* Directives
[1] List every person named in the article on California's income graduated fixed charge.
[2] Extend the article on California's income graduated fixed charge, picking up after its final sentence.

Some California lawmakers have proposed repealing a measure the legislature approved in 2022 that would protect low-income customers and beneficial electrification from electricity rates that are now the nation’s third highest.
The income graduated fixed charge, or IGFC, was proposed in a 2021 University of California white paper as a way to partially shift the funding source for some of the state’s public policies from its fast rising per kWh, or volumetric, power prices to income-based fixed charges. In 2022, Assembly Bill 205 ordered California regulators to implement the IGFC, the first U.S. income based rate design across all customer classes, but Assembly Bill 1999, introduced Jan. 30, would replace the original proposal with a significantly limited fixed charge.
The IGFC is backed by Governor Gavin Newsom, D, and opposed by 20 democratic assemblymembers largely concerned about AB 205’s impact on rooftop solar and electric appliance adoption. AB 1999, the opponents’ replacement bill, has not moved out of committe and has no actions scheduled.
Neither bill resolves the fundamental causes of California’s relatively high electricity rates, which are the skyrocketing public policy costs that lawmakers have decided to recover through volumetric prices, IGFC advocates and opponents agree.
“If the revenue is to be collected from ratepayers instead of through taxes or another source, it leaves only bad choices,” said Regulatory Assistance Project, or RAP, Senior Associate Mark LeBel. “The IGFC advocates are essentially arguing that it is the best of the bad choices because it would distribute public policy costs based on customer income tiers,” he added.
The debate over whether the IGFC is the best bad choice to relieve ratepayer burdens heated up following an October letter and a November editorial from lawmakers. Both raised questions about the IGFC’s potential negative impacts on low-income customers and California’s beneficial electrification goals.
“Fixed charges do not promote electrification,” and “rate design cannot address affordability because high bills are due to utility spending,” said California Solar and Storage Association, or CalSSA, Policy Director Brad Heavner. Reforms should eliminate fraudulent and deceptive utility practices, strengthen distributed energy resource incentives and “move public policy costs to taxes,” he added.
As directed by AB 205, the California Public Utilities Commission is now considering multiple versions of an IGFC for residential customers of the state’s investor-owned utilities. The final order in docket R2207005 is due July 1.

* Data
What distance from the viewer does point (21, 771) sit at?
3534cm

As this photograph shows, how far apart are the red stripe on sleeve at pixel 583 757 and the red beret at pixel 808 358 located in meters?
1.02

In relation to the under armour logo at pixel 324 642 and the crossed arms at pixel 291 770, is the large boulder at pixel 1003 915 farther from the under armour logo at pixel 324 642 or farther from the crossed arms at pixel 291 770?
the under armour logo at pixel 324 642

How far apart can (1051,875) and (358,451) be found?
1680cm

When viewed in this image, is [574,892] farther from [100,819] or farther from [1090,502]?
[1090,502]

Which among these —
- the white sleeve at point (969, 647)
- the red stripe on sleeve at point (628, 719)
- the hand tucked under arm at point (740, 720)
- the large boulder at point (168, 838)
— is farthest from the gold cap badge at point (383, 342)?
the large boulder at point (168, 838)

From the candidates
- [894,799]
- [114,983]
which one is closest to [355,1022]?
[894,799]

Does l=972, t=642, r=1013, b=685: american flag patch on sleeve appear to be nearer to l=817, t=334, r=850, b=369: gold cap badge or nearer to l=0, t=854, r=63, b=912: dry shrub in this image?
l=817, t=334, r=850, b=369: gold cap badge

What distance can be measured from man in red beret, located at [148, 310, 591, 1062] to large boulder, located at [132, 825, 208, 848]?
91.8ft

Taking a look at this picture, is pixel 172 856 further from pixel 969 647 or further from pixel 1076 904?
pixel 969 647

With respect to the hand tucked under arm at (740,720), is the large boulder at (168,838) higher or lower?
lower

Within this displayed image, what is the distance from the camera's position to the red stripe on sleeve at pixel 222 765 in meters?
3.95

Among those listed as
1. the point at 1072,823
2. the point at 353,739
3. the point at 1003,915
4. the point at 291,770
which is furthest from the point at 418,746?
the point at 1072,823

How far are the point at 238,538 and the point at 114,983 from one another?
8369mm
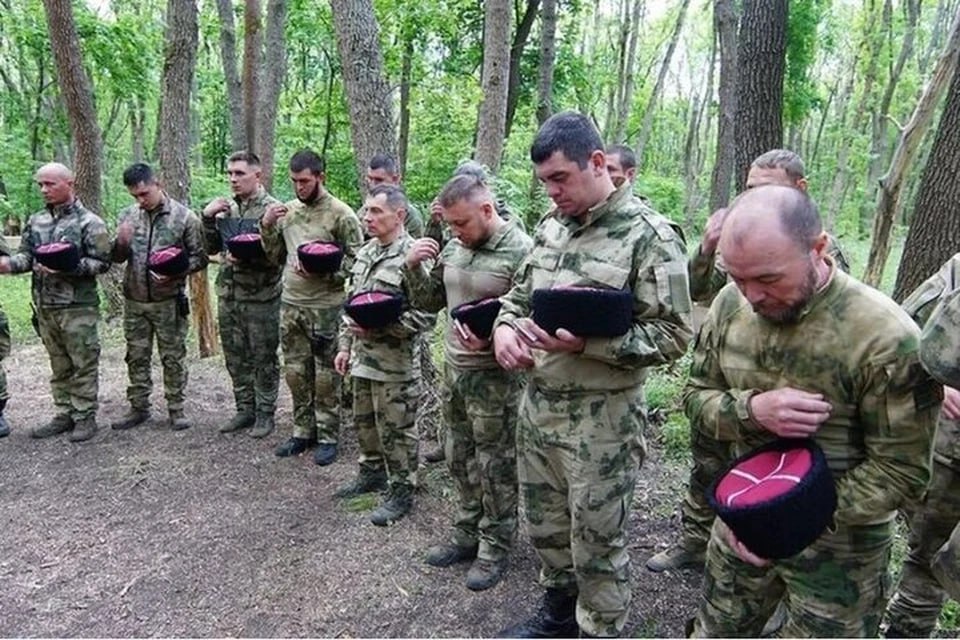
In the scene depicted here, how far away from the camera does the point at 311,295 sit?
4.62 meters

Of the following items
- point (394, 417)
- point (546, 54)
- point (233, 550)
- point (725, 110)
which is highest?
point (546, 54)

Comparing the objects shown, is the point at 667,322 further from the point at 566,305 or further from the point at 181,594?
the point at 181,594

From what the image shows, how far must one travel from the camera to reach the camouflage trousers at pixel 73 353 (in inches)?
202

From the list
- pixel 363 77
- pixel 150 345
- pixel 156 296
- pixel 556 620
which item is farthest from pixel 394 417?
pixel 150 345

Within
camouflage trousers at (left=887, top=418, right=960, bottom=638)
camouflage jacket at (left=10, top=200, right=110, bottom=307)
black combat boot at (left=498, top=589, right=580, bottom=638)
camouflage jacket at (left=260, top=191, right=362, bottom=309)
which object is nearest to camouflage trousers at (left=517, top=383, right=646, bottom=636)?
black combat boot at (left=498, top=589, right=580, bottom=638)

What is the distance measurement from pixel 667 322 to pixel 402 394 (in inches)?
74.8

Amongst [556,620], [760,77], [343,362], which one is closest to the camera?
[556,620]

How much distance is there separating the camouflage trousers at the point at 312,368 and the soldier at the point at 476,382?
1.34m

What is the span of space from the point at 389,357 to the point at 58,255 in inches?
107

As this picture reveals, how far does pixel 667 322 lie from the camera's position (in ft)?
7.79

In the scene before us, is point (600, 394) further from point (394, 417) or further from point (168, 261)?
point (168, 261)

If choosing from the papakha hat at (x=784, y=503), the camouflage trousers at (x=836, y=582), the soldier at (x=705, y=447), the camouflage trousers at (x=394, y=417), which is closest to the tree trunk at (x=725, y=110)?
the soldier at (x=705, y=447)

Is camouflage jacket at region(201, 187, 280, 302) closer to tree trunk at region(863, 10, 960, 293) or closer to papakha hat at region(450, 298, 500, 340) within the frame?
papakha hat at region(450, 298, 500, 340)

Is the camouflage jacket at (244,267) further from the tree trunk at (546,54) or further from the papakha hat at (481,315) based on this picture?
the tree trunk at (546,54)
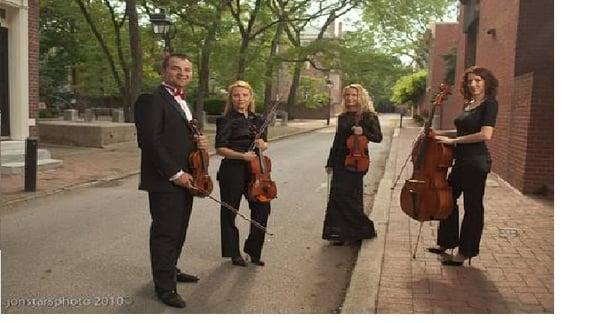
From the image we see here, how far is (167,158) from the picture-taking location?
12.5 ft

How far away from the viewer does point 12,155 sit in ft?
35.4

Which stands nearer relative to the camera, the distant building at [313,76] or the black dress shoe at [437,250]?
the black dress shoe at [437,250]

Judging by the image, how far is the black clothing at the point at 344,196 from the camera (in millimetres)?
5391

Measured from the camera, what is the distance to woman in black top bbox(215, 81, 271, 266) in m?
4.64

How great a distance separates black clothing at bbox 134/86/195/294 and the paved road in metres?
0.31

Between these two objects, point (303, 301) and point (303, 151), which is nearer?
point (303, 301)

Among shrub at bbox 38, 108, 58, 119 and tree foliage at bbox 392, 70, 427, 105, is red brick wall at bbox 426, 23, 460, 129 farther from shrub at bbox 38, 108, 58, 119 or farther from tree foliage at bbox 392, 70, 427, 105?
shrub at bbox 38, 108, 58, 119

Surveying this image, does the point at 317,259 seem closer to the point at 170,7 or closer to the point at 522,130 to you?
the point at 522,130

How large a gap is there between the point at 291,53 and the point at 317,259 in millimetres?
19131

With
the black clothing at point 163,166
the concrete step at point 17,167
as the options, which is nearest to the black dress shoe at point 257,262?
the black clothing at point 163,166

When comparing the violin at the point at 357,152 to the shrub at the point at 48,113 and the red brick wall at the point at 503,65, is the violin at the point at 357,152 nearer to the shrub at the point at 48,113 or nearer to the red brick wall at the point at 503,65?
the red brick wall at the point at 503,65

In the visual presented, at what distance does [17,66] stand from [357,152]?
8.87 metres

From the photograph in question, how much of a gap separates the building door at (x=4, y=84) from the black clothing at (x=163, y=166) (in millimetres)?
8932
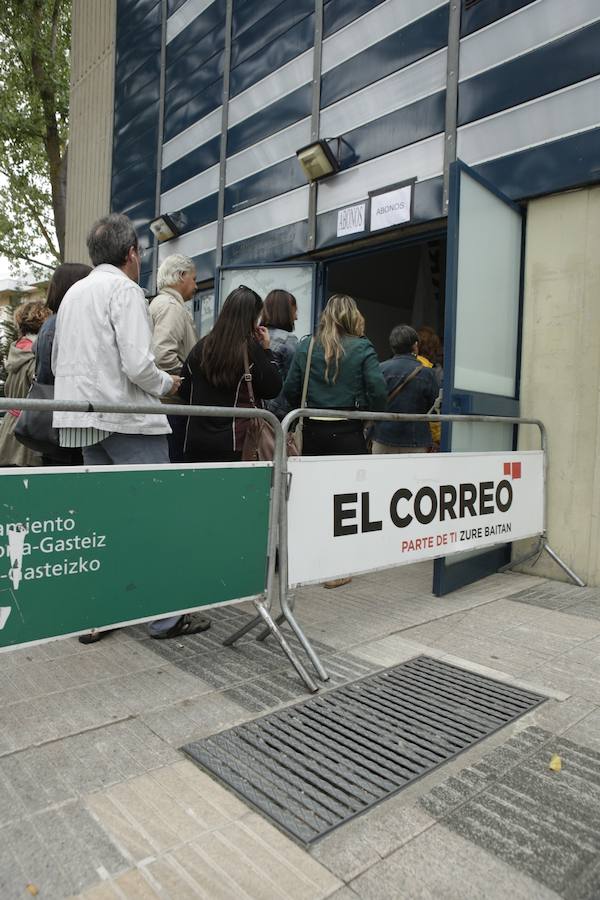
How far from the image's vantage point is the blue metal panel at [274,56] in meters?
6.78

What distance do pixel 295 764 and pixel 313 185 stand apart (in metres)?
5.82

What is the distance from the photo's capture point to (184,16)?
8836 mm

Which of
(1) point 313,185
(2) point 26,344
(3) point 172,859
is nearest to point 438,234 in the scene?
(1) point 313,185

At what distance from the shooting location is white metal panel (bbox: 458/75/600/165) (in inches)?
179

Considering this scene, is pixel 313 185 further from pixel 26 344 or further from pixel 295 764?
pixel 295 764

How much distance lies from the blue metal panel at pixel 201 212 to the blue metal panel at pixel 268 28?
1.55 m

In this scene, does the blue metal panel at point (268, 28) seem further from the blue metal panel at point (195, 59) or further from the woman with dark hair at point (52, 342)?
the woman with dark hair at point (52, 342)

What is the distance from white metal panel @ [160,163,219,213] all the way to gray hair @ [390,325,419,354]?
3.99 m

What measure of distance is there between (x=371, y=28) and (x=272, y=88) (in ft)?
4.96

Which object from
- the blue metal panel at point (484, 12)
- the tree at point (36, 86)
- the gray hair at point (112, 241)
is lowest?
the gray hair at point (112, 241)

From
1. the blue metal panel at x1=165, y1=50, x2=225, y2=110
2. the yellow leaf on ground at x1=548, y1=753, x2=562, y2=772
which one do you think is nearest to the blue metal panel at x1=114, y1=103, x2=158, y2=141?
the blue metal panel at x1=165, y1=50, x2=225, y2=110

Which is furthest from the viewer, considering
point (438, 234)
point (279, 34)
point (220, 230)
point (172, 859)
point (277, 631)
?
point (220, 230)

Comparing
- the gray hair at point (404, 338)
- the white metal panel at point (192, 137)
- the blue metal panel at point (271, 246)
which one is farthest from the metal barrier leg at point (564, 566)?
the white metal panel at point (192, 137)

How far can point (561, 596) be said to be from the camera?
179 inches
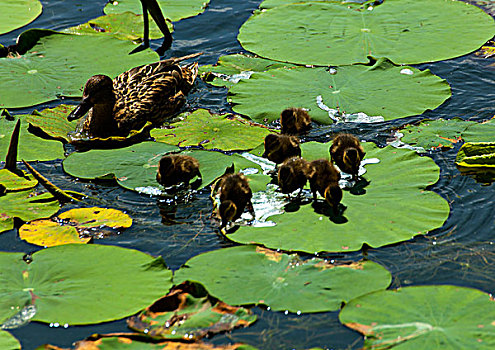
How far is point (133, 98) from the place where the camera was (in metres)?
8.90

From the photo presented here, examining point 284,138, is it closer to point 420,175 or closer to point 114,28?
point 420,175

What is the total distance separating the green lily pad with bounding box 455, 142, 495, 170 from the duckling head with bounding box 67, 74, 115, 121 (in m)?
4.18

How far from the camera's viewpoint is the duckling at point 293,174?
6.48 metres

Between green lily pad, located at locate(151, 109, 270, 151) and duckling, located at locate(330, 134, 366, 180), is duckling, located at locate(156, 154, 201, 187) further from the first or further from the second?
→ duckling, located at locate(330, 134, 366, 180)

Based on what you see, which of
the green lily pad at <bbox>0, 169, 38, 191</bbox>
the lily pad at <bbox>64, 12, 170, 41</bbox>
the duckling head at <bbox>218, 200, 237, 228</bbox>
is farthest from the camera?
the lily pad at <bbox>64, 12, 170, 41</bbox>

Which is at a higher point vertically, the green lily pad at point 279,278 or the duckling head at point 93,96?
the duckling head at point 93,96

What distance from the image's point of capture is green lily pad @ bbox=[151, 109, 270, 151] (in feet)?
25.7

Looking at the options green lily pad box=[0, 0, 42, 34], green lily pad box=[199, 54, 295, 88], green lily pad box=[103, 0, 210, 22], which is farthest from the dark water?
green lily pad box=[0, 0, 42, 34]

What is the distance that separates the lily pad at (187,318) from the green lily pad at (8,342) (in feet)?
2.63

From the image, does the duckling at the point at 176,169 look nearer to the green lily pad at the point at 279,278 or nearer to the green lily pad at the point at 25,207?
the green lily pad at the point at 25,207

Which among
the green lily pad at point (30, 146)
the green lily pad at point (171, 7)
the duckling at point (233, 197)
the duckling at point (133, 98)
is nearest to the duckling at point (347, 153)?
the duckling at point (233, 197)

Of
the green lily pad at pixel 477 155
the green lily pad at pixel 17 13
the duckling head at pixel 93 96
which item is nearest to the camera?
the green lily pad at pixel 477 155

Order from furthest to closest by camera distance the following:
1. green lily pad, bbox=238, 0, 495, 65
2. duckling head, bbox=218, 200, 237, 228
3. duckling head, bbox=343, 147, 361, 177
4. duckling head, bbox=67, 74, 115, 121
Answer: green lily pad, bbox=238, 0, 495, 65 < duckling head, bbox=67, 74, 115, 121 < duckling head, bbox=343, 147, 361, 177 < duckling head, bbox=218, 200, 237, 228

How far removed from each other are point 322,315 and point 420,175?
2357 mm
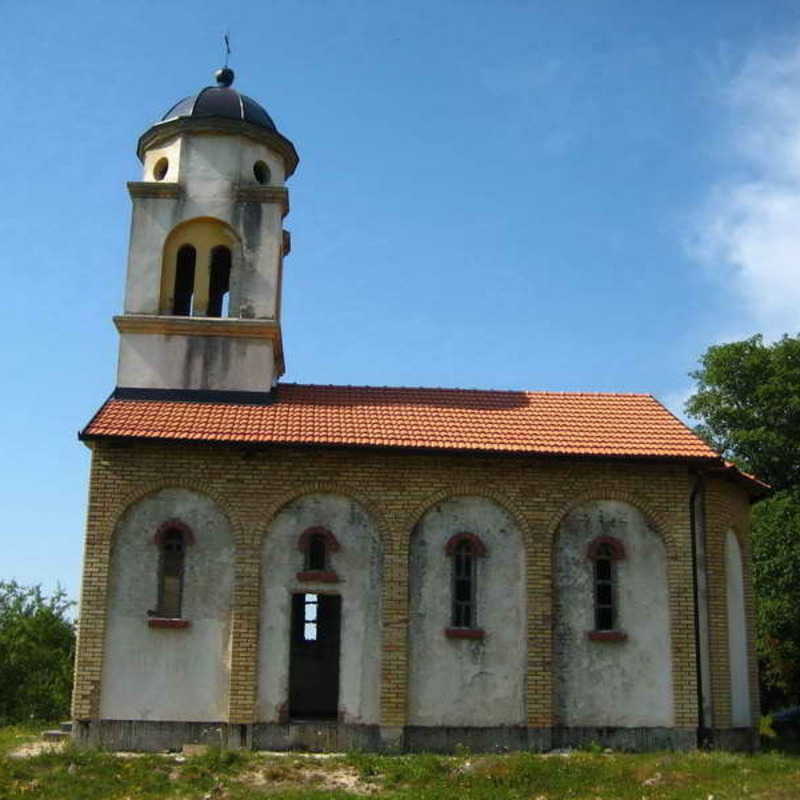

* Results
[1] Gavin Newsom, Mark LeBel, Brad Heavner

[2]
A close examination of the parties’ positions reveals significant middle ground on the controversial questions of income tiers and fixed charge amounts. There is even more agreement that alternative approaches to equity and electrification are also needed.
The new need
Residential rates have risen 63% for Pacific Gas and Electric, 52% for Southern California Edison and 13% for San Diego Gas and Electric since 2020, according to the California Environmental Justice Alliance, or CEJA.
There is wide agreement these rising rates are due to costs for addressing wildfires, public policy programs and new system infrastructure. But proposed solutions are starkly different.
The California nonprofit Clean Coalition supports fixed charges no higher than $18.51 per month, depending on the utility, and zero charges for low income households, according to stakeholder allies. The Joint IOUs favor fixed charges as high as about $51 per month as the “standard monthly fixed charge for SCE’s customers,” though they too favor much lower charges for lower income groups.
There are significant costs for the net energy metering compensation to rooftop solar owners, according to Severin Borenstein, faculty director of the Energy Institute at the Haas School of Business at the University of California, Berkeley, who authored the 2021 paper originating the IGFC.
Net energy metering will cost customers without solar an estimated $6.5 billion in 2024, according to a February 28 OPA memo. But solar advocates dispute the CPUC’s cost-benefit calculator on which that estimate was based.
Inadequate oversight of utilities’ regulator-approved infrastructure expenditures also added costs, said CalSSA Policy Director Brad Heavner. Scrutiny of utilities’ projected costs, proposed rate increases and completion of rate-funded work can be improved, agreed an August 2023 state auditor report. But recent rate increases were due to unavoidable infrastructure, wildfire and net energy metering costs, it added.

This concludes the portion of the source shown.